What nobody has nailed yet is the full package: an AI version of a real person that can engage in real-time conversation, maintain that person’s actual knowledge base and opinions, and do it well enough that the interaction feels genuinely useful rather than like talking to a slightly confused parrot.

The market for this is potentially massive because the target customer, anyone whose time is more valuable than they can supply, is a huge category. Business consultants charging $500/hour. University professors with office hours that are always booked. Course creators with 50,000 students and two hands. The demand for expert access vastly exceeds the supply, and that gap keeps growing.

The Micro: Your Digital Twin, For Real This Time

Delphi, based in Austin and backed by Y Combinator, lets you create an interactive digital clone that can engage with people in real time. The premise is straightforward: train the AI on your knowledge, personality, and communication style, and it produces a version of you that can think, act, and talk the way you do. Their customers are business leaders, educators, and creators who want to share their expertise with more people without spending more of their own time.

The website is built on Framer and presents a clean value proposition: “Scale Your Insight. Stay Focused on What Matters.” That’s a smart way to frame it because it positions the product as a leverage tool rather than a replacement. You’re not being replaced by AI. You’re being multiplied.
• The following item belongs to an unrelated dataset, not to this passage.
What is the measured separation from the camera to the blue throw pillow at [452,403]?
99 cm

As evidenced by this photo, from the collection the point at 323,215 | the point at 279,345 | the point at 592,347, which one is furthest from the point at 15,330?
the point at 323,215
The product sits in the consumer-social category but has obvious B2B applications. An executive coach with 30 clients could use a Delphi clone to handle initial consultations, answer common questions, and provide ongoing support between live sessions. A professor could deploy a clone that answers student questions using their teaching materials, lecture notes, and published research. A CEO could create a clone that handles internal Q&A, reducing the number of “quick question” Slack messages that fragment their day.

The hard part is fidelity. Anyone who’s used AI chatbots knows the uncanny valley problem. The clone needs to be good enough that people find it useful, not so robotic that they disengage, and not so overconfident that it gives bad advice while sounding authoritative. That’s a narrow band to hit, especially when the clone is supposed to represent a real person whose reputation is on the line.

I’d also want to understand the training process. How much input does the original person need to provide? If it takes 40 hours of conversations, document uploads, and fine-tuning to create a usable clone, that’s a significant barrier. If it takes two hours and a few uploaded documents, that’s a very different adoption curve.

The competitive positioning against Character.AI is worth watching. Character.AI has massive user numbers but is oriented toward entertainment and fictional characters. Delphi is going after professional use cases where accuracy and reputation matter. Those are different enough markets that they probably won’t compete directly, at least not yet.

The Verdict

The idea is compelling. The execution question is whether AI clones can be good enough to represent real people in professional contexts without creating more problems than they solve. A bad interaction with your AI clone could damage your reputation in ways that are hard to undo.

At 30 days, I’d want to talk to three Delphi clone creators and three of their end users. Does the creator feel comfortable with what the clone is saying? Does the end user find the interaction valuable enough to come back?

At 60 days, the engagement metrics tell the story. If people interact with a clone once out of curiosity and never return, the product is a novelty. If they come back weekly because the clone is genuinely useful, that’s a business.

At 90 days, the question becomes monetization. Who pays? The creator who wants to scale their reach? The end user who wants access to the expertise? Or is it a platform play where Delphi takes a cut of the value exchanged? The business model needs to be as clear as the product vision.

The underlying bet is that AI will get good enough, fast enough, to make digital clones feel genuinely useful rather than gimmicky. I think that bet is correct, and the companies that figure out the training and quality control process first will have a meaningful head start.